Seperti lazim diketahui, di zaman teknologi dan informasi, banyak orang begitu mudah menciptakan kegaduhan di antara masyarakat. Lewat berbagai postingan media sosial, seseorang bisa memancing kemarahan orang lain. Berita yang belum jelas kebenaranya, alias hoax, dengan mudah disebarkan. Tanpa filter, warganet juga saling membagikan postingan hoax sehingga menciptakan kegaduhan-kegaduhan yang dapat memecah persatuan.

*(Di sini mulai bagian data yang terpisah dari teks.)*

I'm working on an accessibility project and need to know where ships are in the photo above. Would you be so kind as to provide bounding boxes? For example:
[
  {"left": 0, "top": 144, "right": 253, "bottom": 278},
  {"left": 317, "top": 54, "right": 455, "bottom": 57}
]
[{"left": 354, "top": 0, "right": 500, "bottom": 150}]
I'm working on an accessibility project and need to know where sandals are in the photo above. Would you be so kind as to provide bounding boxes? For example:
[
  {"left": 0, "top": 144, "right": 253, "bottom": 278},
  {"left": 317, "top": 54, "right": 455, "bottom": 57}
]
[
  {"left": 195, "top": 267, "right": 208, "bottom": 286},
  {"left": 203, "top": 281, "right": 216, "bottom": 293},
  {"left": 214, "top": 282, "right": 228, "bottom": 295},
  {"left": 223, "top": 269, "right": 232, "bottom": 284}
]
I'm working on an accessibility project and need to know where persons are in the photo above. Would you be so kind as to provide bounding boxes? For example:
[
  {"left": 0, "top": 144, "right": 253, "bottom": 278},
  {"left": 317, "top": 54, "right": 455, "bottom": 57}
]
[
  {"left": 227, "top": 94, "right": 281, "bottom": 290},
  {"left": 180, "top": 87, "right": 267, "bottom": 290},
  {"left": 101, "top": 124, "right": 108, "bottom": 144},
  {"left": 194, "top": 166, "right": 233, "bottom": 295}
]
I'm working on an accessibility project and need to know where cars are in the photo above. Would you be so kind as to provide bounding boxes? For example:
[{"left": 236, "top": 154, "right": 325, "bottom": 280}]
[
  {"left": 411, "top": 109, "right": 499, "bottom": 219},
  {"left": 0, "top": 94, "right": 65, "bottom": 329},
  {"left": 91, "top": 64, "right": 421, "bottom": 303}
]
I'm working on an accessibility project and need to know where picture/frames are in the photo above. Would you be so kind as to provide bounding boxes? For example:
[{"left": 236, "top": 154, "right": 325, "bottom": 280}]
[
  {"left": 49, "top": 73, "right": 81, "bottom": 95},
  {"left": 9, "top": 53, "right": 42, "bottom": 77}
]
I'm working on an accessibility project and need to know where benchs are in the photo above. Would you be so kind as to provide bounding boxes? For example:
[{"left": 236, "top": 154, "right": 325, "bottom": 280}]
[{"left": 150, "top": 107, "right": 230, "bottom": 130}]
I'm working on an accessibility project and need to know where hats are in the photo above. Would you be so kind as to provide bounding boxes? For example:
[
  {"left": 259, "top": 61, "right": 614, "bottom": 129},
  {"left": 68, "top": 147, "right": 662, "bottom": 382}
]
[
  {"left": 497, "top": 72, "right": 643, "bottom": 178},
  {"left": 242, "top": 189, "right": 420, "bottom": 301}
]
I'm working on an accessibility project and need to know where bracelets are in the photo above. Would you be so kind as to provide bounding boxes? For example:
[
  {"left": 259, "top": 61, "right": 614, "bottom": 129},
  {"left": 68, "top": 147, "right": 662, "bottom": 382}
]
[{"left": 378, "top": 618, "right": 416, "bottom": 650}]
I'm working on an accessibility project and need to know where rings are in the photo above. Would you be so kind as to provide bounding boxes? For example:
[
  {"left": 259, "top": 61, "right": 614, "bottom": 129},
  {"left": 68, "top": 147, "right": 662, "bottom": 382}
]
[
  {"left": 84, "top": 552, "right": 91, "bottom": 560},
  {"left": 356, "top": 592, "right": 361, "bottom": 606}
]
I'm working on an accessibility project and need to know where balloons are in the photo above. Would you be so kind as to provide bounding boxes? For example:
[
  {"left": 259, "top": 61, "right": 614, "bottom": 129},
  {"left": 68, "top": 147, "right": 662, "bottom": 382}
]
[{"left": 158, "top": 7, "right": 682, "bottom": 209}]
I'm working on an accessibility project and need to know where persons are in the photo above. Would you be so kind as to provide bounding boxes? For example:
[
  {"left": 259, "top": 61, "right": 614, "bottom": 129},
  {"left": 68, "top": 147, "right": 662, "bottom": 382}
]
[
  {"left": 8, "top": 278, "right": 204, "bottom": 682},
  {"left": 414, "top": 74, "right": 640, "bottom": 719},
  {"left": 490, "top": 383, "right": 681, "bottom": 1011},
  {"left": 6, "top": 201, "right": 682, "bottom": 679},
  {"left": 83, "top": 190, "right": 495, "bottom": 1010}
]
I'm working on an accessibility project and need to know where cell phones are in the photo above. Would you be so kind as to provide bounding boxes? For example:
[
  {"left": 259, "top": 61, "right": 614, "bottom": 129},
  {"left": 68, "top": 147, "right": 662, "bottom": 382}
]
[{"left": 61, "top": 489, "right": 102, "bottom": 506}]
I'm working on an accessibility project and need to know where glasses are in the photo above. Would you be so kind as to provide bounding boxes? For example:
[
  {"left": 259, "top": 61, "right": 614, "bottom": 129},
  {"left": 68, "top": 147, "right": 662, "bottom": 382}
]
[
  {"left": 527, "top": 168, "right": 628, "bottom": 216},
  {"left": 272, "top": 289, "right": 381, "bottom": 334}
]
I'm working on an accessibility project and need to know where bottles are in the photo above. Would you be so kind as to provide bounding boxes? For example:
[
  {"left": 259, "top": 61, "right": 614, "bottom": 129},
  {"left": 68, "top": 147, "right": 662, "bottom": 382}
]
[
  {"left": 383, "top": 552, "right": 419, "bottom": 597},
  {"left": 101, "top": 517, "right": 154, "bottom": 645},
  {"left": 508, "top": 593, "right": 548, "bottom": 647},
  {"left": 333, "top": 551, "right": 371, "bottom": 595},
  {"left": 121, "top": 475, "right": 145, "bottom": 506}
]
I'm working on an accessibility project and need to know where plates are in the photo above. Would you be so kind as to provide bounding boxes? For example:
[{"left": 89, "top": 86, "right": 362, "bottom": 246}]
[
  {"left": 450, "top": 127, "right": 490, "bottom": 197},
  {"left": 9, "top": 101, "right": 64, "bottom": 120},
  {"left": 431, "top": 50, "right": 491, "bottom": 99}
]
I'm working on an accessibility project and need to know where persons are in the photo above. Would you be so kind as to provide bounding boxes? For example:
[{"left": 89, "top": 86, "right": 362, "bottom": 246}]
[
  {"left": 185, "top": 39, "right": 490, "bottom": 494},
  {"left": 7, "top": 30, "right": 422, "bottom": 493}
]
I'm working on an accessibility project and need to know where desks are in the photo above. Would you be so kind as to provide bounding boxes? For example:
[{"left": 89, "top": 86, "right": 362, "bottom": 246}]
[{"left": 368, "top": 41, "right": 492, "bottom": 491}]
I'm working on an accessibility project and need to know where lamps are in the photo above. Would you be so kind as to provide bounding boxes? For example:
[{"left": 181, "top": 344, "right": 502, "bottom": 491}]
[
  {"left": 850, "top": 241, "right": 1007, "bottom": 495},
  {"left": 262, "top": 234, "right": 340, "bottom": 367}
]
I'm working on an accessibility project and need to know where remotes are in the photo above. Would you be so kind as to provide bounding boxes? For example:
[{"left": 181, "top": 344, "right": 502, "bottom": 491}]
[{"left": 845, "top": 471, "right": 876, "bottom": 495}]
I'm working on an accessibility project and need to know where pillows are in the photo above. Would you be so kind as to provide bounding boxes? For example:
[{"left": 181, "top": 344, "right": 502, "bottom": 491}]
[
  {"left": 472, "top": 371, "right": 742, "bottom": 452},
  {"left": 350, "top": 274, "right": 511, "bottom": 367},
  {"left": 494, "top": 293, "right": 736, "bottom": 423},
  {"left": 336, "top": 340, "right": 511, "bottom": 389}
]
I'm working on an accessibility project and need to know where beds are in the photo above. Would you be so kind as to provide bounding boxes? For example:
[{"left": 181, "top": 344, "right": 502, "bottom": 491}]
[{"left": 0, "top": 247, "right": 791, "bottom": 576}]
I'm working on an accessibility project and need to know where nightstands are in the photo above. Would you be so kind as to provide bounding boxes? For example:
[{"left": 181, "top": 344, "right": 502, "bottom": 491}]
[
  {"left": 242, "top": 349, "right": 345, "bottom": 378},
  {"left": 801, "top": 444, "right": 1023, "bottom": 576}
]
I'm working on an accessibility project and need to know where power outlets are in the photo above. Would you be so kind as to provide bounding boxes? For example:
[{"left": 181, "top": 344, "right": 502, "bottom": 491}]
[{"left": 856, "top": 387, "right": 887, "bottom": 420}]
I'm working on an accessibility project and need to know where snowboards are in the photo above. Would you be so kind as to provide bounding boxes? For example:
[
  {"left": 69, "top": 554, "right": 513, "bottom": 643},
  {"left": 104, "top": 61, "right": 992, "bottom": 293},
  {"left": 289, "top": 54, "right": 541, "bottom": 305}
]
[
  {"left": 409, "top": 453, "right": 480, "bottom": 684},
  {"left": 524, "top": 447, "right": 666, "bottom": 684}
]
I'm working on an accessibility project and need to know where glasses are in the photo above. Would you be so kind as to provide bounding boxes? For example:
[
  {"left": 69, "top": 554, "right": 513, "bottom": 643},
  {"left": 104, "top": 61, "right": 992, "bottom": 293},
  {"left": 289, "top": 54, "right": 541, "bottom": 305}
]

Belum lagi postingan orang-orang yang mengaku penceramah, tetapi materinya sangat dangkal tak bernas. Dengan modal mengaji pada Google, mereka sudah merasa paling ahli untuk menyalahkan orang lain. Dengan mudahnya mengharamkan sesuatu yang sebenarnya ada yang lebih berkompeten untuk memutuskan suatu masalah.
Postingan bernada amarah dan provokatif pun tidak terbendung. Sehingga, orang yang mendengarkan atau menonton “dakwah” Ustaz karbitan tersebut mudah terpengaruh dan dengan mudah membenarkan perkataannya. Padahal, berceramah itu butuh ilmu. Ada referensi yang harus dipahami dan dipelajari sehingga, materi yang disampaikan tidak dangkal. Ada panduan atau tata cara berdakwah dengan baik dan benar, yang sesuai dengan ajaran agama.
Pemuka agama adalah representasi dari agamanya. Ia seharusnya bersikap lebih hati-hati karena, kesalahan-kesalahan kecil yang dilakukannya bisa menjadi besar di mata umat. Kesalahan yang dimaklumi apabila diperbuat oleh orang lain, bisa menjadi terlihat besar dilakukan olehnya. Selain representasi dari agamanya, pemuka agama adalah panutan bagi pengikutnya. Tanggung jawabnya pun lebih besar (hal 9).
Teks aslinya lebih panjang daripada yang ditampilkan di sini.